Kinetic analyses of [123I]IBZM SPECT for quantification of striatal dopamine D2 receptor binding: a critical evaluation of the single-scan approach
- PMID: 18595739
- DOI: 10.1016/j.neuroimage.2008.05.023
Kinetic analyses of [123I]IBZM SPECT for quantification of striatal dopamine D2 receptor binding: a critical evaluation of the single-scan approach
Abstract
Background: Dopamine-D2 receptor imaging with single-photon emission computed tomography (SPECT) and [(123)I]IBZM is of great interest for basic and applied neurosciences. However, the use of kinetic analyses for quantification of dynamic [(123)I]IBZM SPECT and the validity of the commonly employed single-scan pseudo-equilibrium analysis (PsEA) have not been appropriately investigated. The present study addresses these shortcomings.
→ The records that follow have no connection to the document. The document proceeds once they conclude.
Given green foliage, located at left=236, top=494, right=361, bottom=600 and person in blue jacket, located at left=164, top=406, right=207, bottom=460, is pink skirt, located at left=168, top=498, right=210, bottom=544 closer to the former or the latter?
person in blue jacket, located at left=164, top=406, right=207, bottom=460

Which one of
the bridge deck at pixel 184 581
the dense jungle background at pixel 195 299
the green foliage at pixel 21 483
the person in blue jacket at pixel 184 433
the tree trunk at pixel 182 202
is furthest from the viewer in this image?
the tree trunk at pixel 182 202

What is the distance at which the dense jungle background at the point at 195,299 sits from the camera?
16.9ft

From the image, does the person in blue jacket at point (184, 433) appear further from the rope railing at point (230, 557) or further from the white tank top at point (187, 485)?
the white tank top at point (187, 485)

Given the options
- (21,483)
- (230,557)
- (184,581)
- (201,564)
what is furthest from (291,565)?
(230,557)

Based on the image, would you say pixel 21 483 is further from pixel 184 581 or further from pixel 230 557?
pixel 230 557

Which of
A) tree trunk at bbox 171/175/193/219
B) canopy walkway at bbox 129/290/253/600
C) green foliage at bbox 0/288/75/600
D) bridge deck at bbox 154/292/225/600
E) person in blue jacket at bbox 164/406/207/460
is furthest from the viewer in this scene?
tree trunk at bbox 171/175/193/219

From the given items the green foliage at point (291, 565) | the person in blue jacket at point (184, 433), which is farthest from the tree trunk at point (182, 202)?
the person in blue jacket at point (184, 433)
Methods: Ten movement disorder patients underwent dynamic SPECT (142 min) after single-bolus [(123)I]IBZM injection. Kinetic analyses comprise: simplified reference tissue model (SRTM), multi-linear reference tissue model (MRTM), their two-parameter versions (SRTM2/MRTM2) and non-invasive graphical analysis (NIGA). Simplified single-scan analyses were performed at peak time of specific binding (peak-equilibrium analysis, PEA) and during pseudo-equilibrium (PsEA).
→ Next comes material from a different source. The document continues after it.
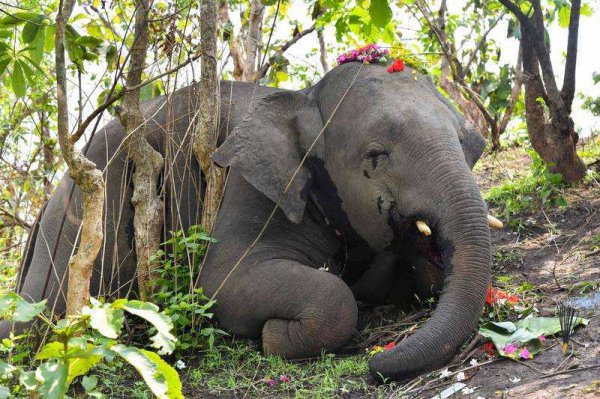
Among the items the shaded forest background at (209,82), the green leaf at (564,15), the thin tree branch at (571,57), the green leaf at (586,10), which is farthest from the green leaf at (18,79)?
the green leaf at (586,10)

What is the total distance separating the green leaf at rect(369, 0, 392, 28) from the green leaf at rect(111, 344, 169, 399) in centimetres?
221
Results: SRTM and MRTM are compromised by the high noise level of dynamic SPECT. SRTM2 and MRTM2 yielded reliable binding potential estimates that agreed excellently (mean difference=-0.1+/-1.0%, R(2)>0.99). Concordance between SRTM/MRTM and SRTM2/MRTM2 was high in cases in which SRTM/MRTM provided reliable results (SRTM2 or MRTM2 vs. SRTM: 3.7+/-5.0%, R(2)=0.88). NIGA was affected by a negative bias (-9.1+/-6.3%, R(2)=0.75; MRTM2 as reference) or high variability (-1.2+/-7.4%, R(2)=0.71) for analyses without and with inclusion of the k(2)'-term, respectively. PsEA showed a positive bias and low correlation in comparison with SRTM2/MRTM2 (7.6+/-10.8%, R(2)=0.59), which was considerably improved for PEA (-2.7+/-7.6%, R(2)=0.72). MRTM2 provided parametric images with minimal bias suited for voxel-wise statistical analyses.
Conclusions: MRTM2 and SRTM2 can be reliably applied to dynamic [(123)I]IBZM SPECT. PEA is a suitable method for clinical routine, while our results discourage the use of PsEA (current clinical standard).